== Set problem ==
Rewrite the lines of every item below as a numbered list, omitting any blank lines.

==== Entries supplied

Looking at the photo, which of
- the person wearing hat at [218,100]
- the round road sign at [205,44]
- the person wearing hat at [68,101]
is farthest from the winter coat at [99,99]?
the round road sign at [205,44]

========

== Answer to the exercise ==
1. Looking at the photo, which of
2. - the person wearing hat at [218,100]
3. - the round road sign at [205,44]
4. - the person wearing hat at [68,101]
5. is farthest from the winter coat at [99,99]?
6. the round road sign at [205,44]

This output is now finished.